Reading passage:
________
Colonel Thomas Pride and his soldiers refusing elected Members of Parliament entry to the House of Commons in 1648.

His Majesty King Charles I had been under arrest for two and a half years during the uneasy interlude between what historians would later call the First and Second English Civil Wars. At stake was the nature of the political balance between the Crown and the Commons. The First Civil War was fought to decide questions as wide ranging as powers of taxation and the right to raise armies. But it ended in a stalemate in 1646 with the capture of the King, who, even then, refused to make concessions. The Second Civil War was soon to begin.

The previous night, December 5, a clear majority of MPs had voted to proceed with terms of settlement that had been negotiated by Parliamentary Commissioners and the King at Newport, on the Isle of Wight. The so-called Treaty of Newport would have restored Charles I to the throne while at the same time transferring some of His executive powers to Parliament. Most importantly, Parliament was to assume exclusive authority over the Kingdom’s military power, but only for a period of twenty years.
________
Records from a dataset:
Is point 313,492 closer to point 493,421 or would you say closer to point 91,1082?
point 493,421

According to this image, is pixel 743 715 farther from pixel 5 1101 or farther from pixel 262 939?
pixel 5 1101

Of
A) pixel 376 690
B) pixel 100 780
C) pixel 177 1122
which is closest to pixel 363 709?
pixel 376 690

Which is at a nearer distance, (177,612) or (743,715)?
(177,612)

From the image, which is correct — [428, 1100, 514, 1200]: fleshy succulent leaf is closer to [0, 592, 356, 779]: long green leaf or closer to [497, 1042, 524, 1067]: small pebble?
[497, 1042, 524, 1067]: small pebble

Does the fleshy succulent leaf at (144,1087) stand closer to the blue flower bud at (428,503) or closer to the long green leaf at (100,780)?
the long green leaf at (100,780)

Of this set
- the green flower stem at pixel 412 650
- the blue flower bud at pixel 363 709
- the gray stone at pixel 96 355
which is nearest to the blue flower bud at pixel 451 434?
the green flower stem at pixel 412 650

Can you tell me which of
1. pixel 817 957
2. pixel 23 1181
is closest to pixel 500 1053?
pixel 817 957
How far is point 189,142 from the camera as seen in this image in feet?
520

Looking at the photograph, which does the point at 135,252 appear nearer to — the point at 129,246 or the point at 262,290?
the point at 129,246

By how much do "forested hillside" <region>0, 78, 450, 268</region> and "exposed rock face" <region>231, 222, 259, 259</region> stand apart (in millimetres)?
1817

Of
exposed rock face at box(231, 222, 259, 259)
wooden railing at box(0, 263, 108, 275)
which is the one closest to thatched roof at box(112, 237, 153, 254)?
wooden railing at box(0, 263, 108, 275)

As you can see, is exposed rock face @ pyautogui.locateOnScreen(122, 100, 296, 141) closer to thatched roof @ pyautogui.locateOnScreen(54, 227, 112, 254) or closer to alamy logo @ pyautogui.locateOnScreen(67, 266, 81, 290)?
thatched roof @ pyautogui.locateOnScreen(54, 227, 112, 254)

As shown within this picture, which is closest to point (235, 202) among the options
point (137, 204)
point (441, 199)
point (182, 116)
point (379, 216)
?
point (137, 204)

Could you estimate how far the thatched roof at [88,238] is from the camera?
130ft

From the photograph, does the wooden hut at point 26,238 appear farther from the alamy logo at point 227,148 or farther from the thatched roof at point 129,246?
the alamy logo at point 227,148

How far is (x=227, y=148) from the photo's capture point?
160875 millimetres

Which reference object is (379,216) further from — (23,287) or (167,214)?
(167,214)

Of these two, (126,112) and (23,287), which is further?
________
Problem set:
1. Print the lines of the listing word for word, starting with the line that contains "Does the fleshy" and going on through the final line of the listing.
2. Carry on the passage about Charles I and the Treaty of Newport from the point where it stops.

Responses to the exercise:
1.
Does the fleshy succulent leaf at (144,1087) stand closer to the blue flower bud at (428,503) or closer to the long green leaf at (100,780)?
the long green leaf at (100,780)

Of this set
- the green flower stem at pixel 412 650
- the blue flower bud at pixel 363 709
- the gray stone at pixel 96 355
which is nearest to the blue flower bud at pixel 451 434?
the green flower stem at pixel 412 650

Can you tell me which of
1. pixel 817 957
2. pixel 23 1181
is closest to pixel 500 1053?
pixel 817 957
How far is point 189,142 from the camera as seen in this image in feet?
520

Looking at the photograph, which does the point at 135,252 appear nearer to — the point at 129,246 or the point at 262,290?
the point at 129,246

By how much do "forested hillside" <region>0, 78, 450, 268</region> and "exposed rock face" <region>231, 222, 259, 259</region> stand apart (in millimetres)?
1817

Of
exposed rock face at box(231, 222, 259, 259)
wooden railing at box(0, 263, 108, 275)
which is the one closest to thatched roof at box(112, 237, 153, 254)?
wooden railing at box(0, 263, 108, 275)

As you can see, is exposed rock face @ pyautogui.locateOnScreen(122, 100, 296, 141) closer to thatched roof @ pyautogui.locateOnScreen(54, 227, 112, 254) or closer to alamy logo @ pyautogui.locateOnScreen(67, 266, 81, 290)?
thatched roof @ pyautogui.locateOnScreen(54, 227, 112, 254)

As shown within this picture, which is closest to point (235, 202) among the options
point (137, 204)
point (441, 199)
point (182, 116)
point (379, 216)
?
point (137, 204)

Could you estimate how far the thatched roof at [88,238] is from the camera?
130ft

From the photograph, does the wooden hut at point 26,238 appear farther from the alamy logo at point 227,148 or farther from the thatched roof at point 129,246?
the alamy logo at point 227,148

How far is (x=227, y=148) from the photo's capture point?
160875 millimetres

Which reference object is (379,216) further from — (23,287) or (167,214)?
(167,214)

Of these two, (126,112) and (23,287), which is further?

2.
To those in the Army, the proposed settlement was a betrayal of the blood they had spilt for the Parliamentary cause against a King who had conspired with Scottish and Irish forces to attack His Own English subjects during the First War.1 It also raised the prospect that England’s military power – including the New Model Army itself – might eventually revert to the command of a Crown they could no longer trust. There were similar anxieties that Parliament might see no need for a standing army in peacetime and decide to disband it. For many of the Army’s senior commanders, including a man named Oliver Cromwell, nothing short of the total abolition of the monarchy would do.

And so, on the morning of December 6, Pride’s regiment barred more than a hundred MPs from the House of Commons and arrested dozens more. Having removed the moderate majority, Pride’s Purge reduced the Commons to a compliant, Army-aligned remnant called the Rump Parliament. In the days that followed, the radicalized legislative body abandoned the terms of the Treaty of Newport and moved to put the King on trial. A hastily constituted High Court of Justice convened at Westminster Hall in January 1649, found Charles I guilty of treason, and sentenced him to death.

The execution of Charles I outside Whitehall Palace in 1649.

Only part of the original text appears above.